Consider a family of densitites $f(x,\theta)=\frac{\exp(-\sqrt{x})}{\theta}$. Let $X_1$ be a single observation from this family. I have shown that $\sqrt{X_1}/2$ is an unbiased estimator. Now consider $n$ observations $X_1,\ldots,X_n$. I have shown that $T(X)=\sqrt{X_1}+\cdots+\sqrt{X_n}$ is a sufficient statistic for $\theta$. Now use the Rao Blackwell theorem to find an improved estimator.
The improved estimator is $E(\sqrt{x}/2\mid T)$. For this I need the conditional density. How do I find this?
Thanks
Your function $x\mapsto\dfrac{\exp(-\sqrt{x})}{\theta}$ is not a probability density on $(0,\infty)$ unless $\theta=2$. Here's a guess: Maybe you meant $\dfrac{\exp\left(-\sqrt{x/\theta\, {}}\right)}{2\theta}$.

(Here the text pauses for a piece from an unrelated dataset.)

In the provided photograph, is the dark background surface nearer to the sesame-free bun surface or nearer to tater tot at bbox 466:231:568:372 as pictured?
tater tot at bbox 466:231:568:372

At any rate, suppose you have i.i.d. observations, and you want $$ \mathbb E\left(\frac{\sqrt{X_1}}{2} \mid \sqrt{X_1}+\cdots+\sqrt{X_n}\right). $$
You know \begin{align} \frac {\sqrt{X_1}+\cdots+\sqrt{X_n}} 2 & = \mathbb E \left(\frac{ \sqrt{X_1}+\cdots+\sqrt{X_n}}{2} \mid \sqrt{X_1}+\cdots+\sqrt{X_n}\right) \\[15pt] & = \mathbb E\left(\frac{\sqrt{X_1}}{2} \mid \sqrt{X_1}+\cdots+\sqrt{X_n}\right) + \cdots\cdots\cdots \\[10pt] & {}\qquad \cdots\cdots + \mathbb E\left(\frac{\sqrt{X_n}}{2} \mid \sqrt{X_1}+\cdots+\sqrt{X_n}\right). \end{align} By symmetry, all of the terms on the right must be equal to each other, so each must be equal to $1/n$ times the term on the left.